Only the lines that contain the string "Photo" belong in the answer; pull them from the records.

#### [Record extracts]
==========
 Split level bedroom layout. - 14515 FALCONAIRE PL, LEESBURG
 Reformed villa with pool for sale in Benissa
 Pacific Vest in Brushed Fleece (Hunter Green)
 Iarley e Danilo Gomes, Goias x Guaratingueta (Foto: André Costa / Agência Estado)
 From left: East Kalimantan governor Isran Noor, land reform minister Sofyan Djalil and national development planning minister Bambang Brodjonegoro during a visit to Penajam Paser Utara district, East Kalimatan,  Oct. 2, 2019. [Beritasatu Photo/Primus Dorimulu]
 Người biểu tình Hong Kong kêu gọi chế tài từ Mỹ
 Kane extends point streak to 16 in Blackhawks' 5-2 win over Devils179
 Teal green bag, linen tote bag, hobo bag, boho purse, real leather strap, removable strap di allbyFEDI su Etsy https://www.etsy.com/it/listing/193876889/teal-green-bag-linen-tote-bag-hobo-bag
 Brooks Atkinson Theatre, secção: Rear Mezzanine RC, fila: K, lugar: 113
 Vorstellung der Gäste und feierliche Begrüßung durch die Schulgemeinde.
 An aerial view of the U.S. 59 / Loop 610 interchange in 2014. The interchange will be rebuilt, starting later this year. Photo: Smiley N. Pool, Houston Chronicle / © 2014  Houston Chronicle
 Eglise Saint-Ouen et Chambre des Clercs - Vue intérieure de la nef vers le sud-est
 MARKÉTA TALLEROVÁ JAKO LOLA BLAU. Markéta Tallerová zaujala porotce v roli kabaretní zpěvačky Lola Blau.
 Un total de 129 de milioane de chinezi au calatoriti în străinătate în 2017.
==========
#### [Finished task]
 From left: East Kalimantan governor Isran Noor, land reform minister Sofyan Djalil and national development planning minister Bambang Brodjonegoro during a visit to Penajam Paser Utara district, East Kalimatan,  Oct. 2, 2019. [Beritasatu Photo/Primus Dorimulu]
 An aerial view of the U.S. 59 / Loop 610 interchange in 2014. The interchange will be rebuilt, starting later this year. Photo: Smiley N. Pool, Houston Chronicle / © 2014  Houston Chronicle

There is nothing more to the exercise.